*TASK DATA*
-.-.-

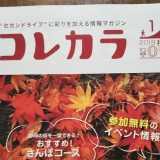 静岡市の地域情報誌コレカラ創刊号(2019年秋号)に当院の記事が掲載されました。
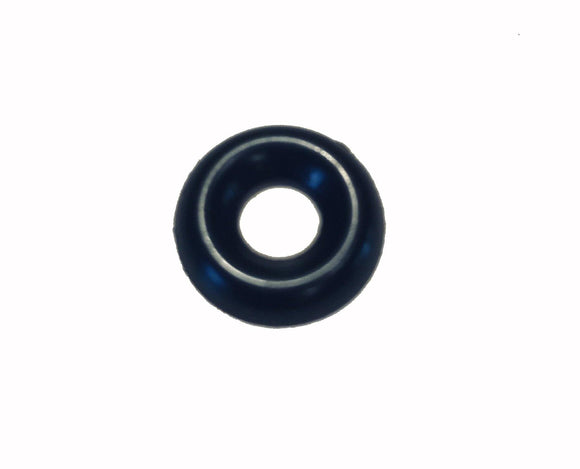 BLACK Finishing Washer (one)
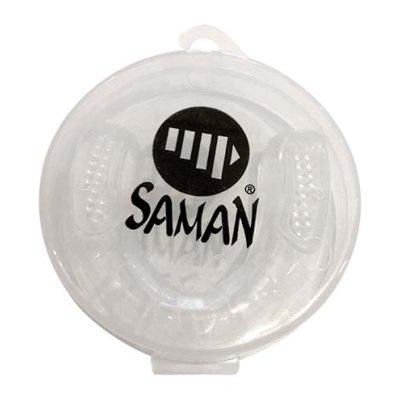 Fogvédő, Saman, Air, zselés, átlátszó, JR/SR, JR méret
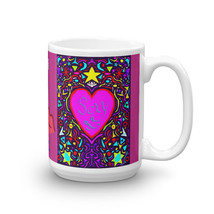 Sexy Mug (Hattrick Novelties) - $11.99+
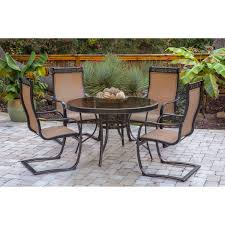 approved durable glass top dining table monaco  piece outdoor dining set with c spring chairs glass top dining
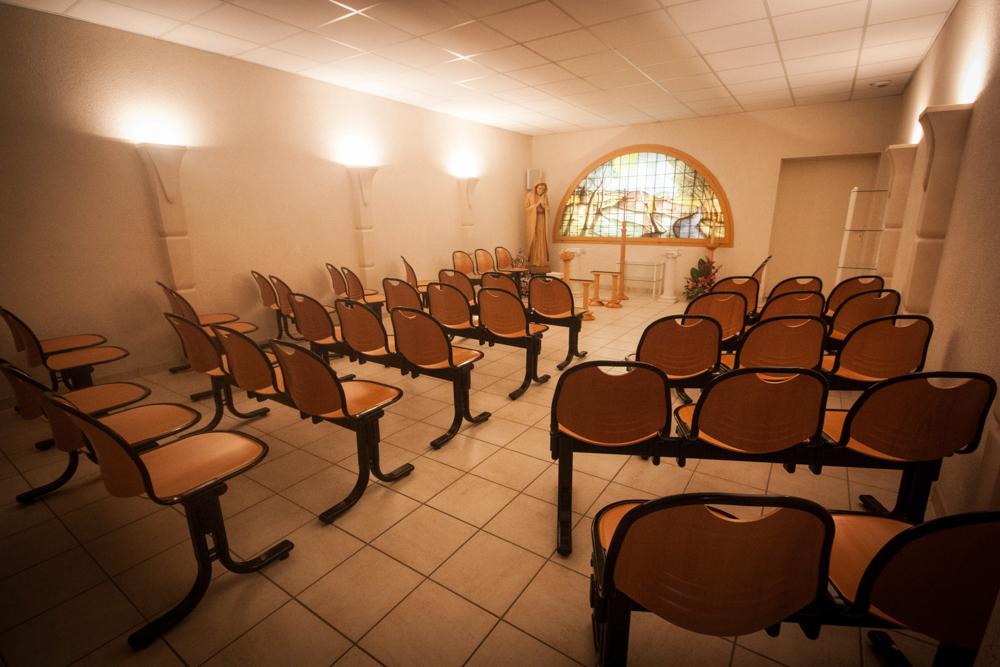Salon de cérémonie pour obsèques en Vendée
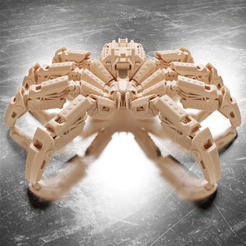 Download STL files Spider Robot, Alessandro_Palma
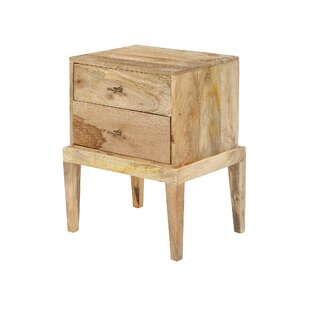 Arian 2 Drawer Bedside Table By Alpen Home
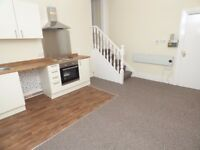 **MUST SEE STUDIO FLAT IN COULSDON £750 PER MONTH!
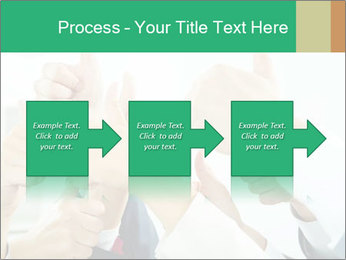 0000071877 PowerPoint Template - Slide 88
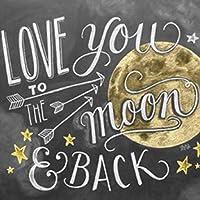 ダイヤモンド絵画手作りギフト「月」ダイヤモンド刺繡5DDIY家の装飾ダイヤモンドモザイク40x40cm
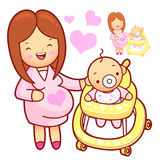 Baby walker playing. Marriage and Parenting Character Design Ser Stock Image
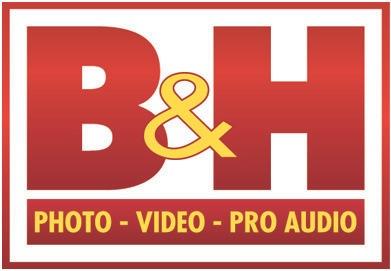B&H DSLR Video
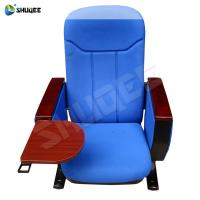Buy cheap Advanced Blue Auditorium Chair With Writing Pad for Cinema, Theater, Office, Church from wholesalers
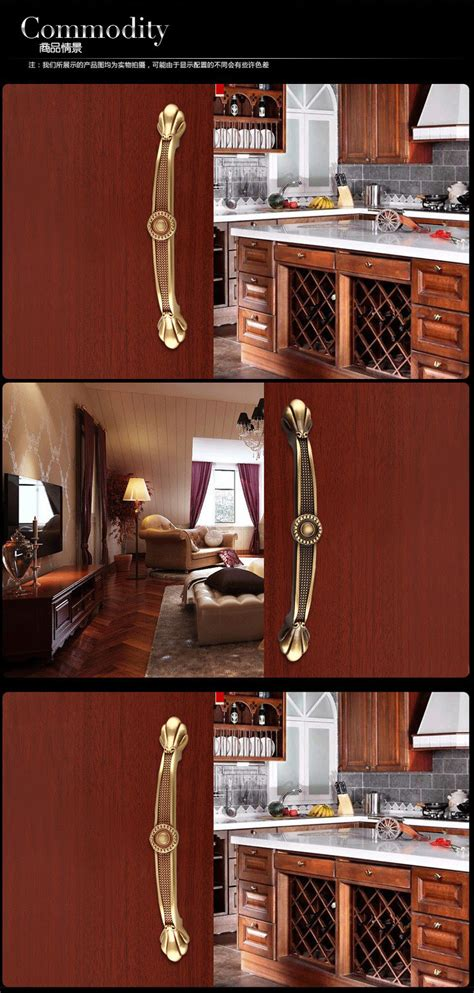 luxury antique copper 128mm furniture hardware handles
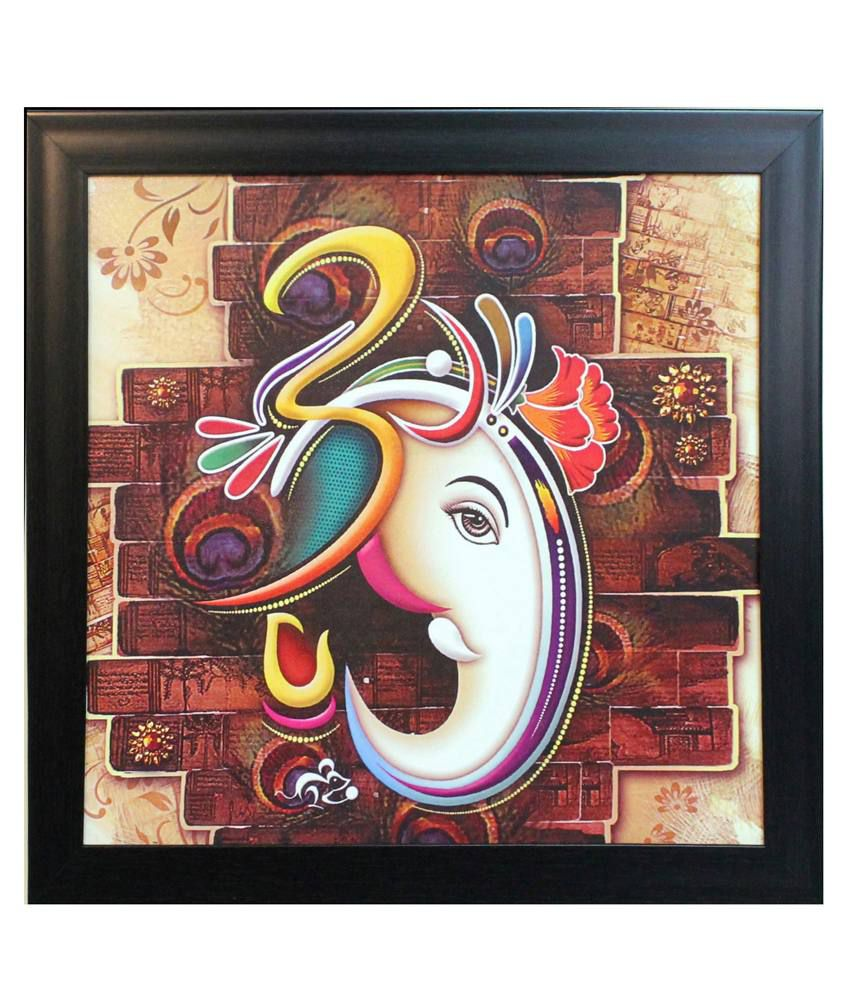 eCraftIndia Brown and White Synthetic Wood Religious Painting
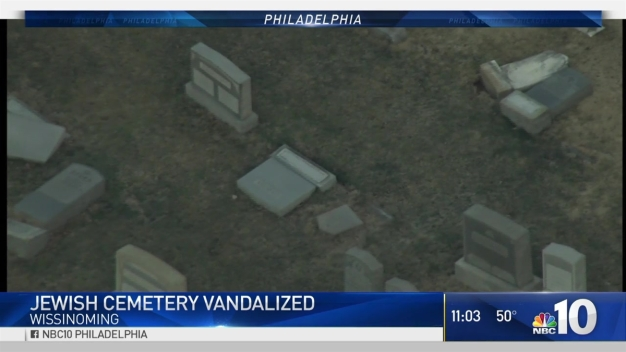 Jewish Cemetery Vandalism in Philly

-.-.-

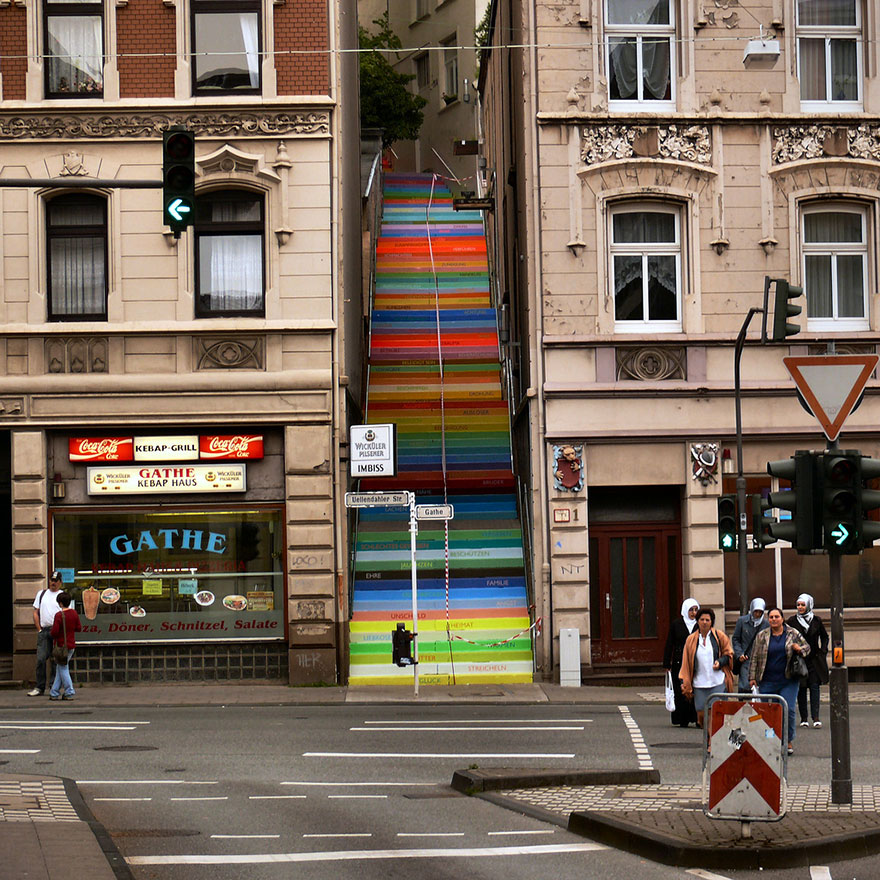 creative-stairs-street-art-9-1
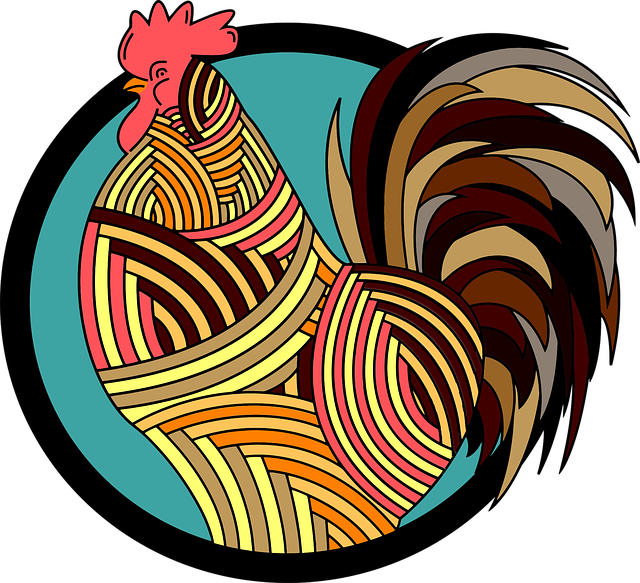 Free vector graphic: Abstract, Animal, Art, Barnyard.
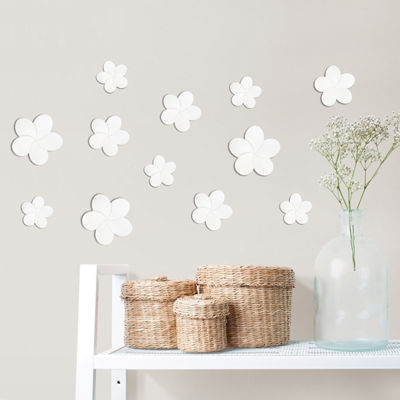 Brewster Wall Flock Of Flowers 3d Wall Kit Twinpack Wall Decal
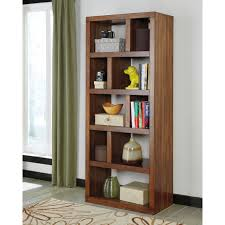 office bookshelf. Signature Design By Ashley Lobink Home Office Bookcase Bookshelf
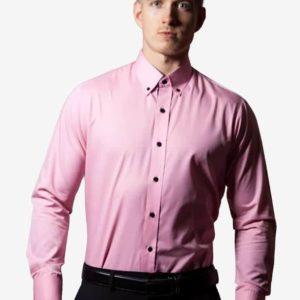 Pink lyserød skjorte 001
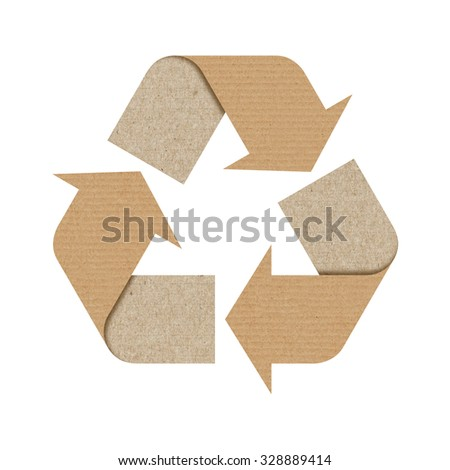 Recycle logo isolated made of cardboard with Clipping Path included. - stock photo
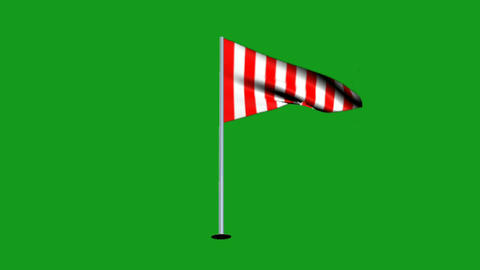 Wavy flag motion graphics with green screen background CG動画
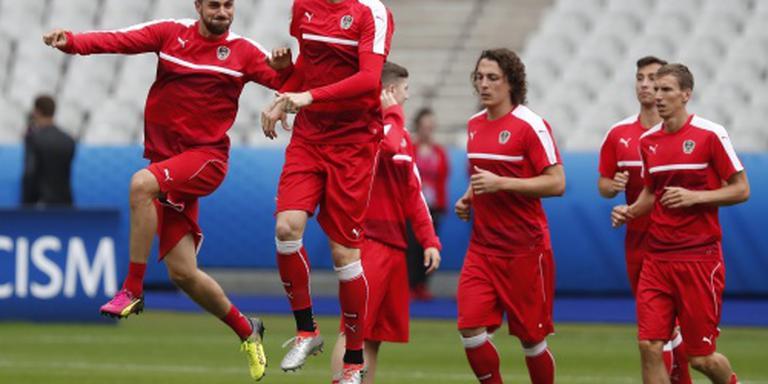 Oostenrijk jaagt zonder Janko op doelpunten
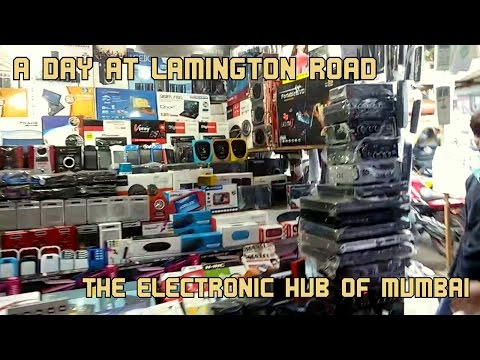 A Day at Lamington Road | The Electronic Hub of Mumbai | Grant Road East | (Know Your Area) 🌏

-.-.-

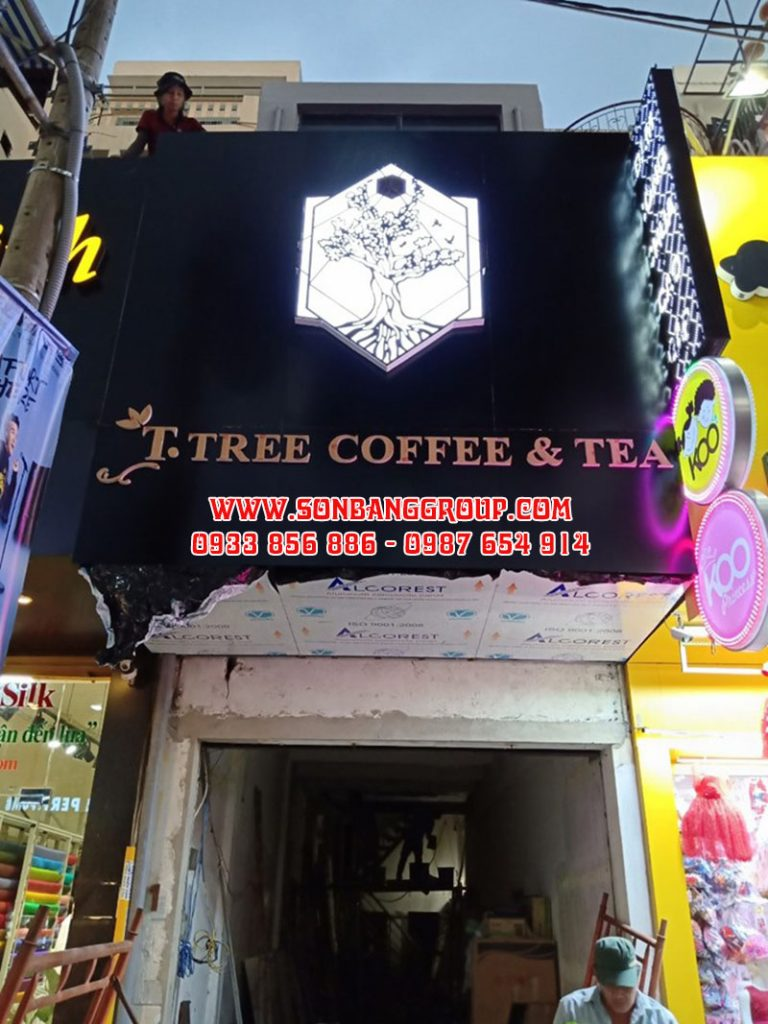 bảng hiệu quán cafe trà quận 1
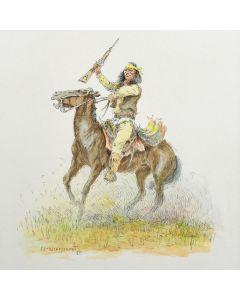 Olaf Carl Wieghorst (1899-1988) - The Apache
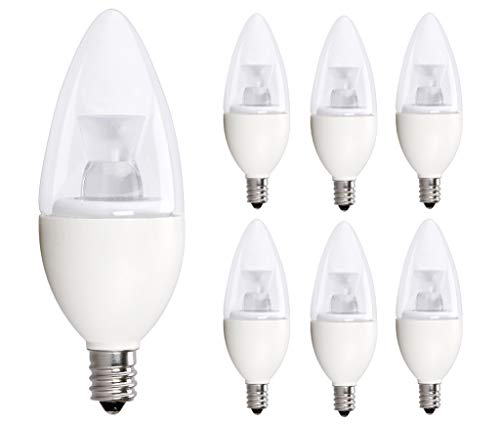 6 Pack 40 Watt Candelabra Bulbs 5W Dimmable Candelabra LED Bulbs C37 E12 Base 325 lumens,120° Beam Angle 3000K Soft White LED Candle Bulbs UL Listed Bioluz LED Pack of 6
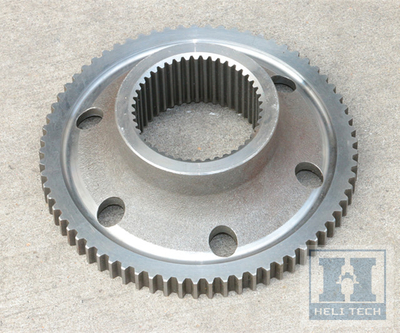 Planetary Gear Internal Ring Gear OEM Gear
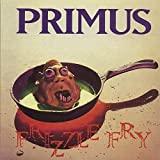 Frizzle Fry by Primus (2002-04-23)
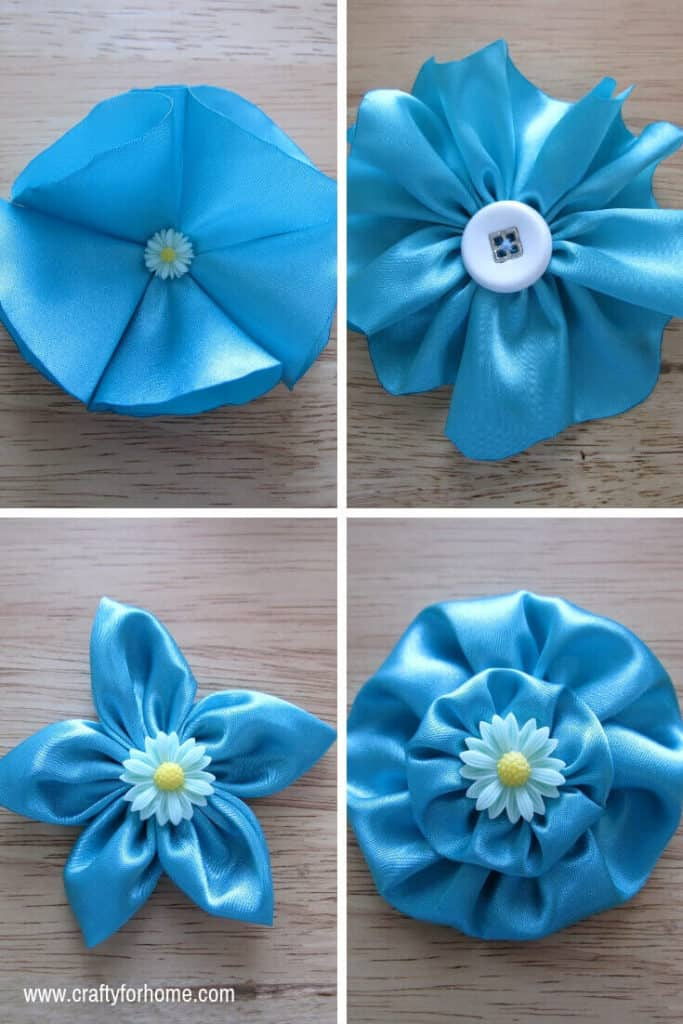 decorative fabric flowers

-.-.-

*DESCRIPTION OF THE TASK*
Transcribe, exactly and without pictures, everything in the data from the line with "Free vector graphic: Abstract, Animal, Art, Barnyard." down to the line with "A Day at Lamington", both included.

*COMPLETED TASK*
 Free vector graphic: Abstract, Animal, Art, Barnyard.
 Brewster Wall Flock Of Flowers 3d Wall Kit Twinpack Wall Decal
 office bookshelf. Signature Design By Ashley Lobink Home Office Bookcase Bookshelf
 Pink lyserød skjorte 001
 Recycle logo isolated made of cardboard with Clipping Path included. - stock photo
 Wavy flag motion graphics with green screen background CG動画
 Oostenrijk jaagt zonder Janko op doelpunten
 A Day at Lamington Road | The Electronic Hub of Mumbai | Grant Road East | (Know Your Area) 🌏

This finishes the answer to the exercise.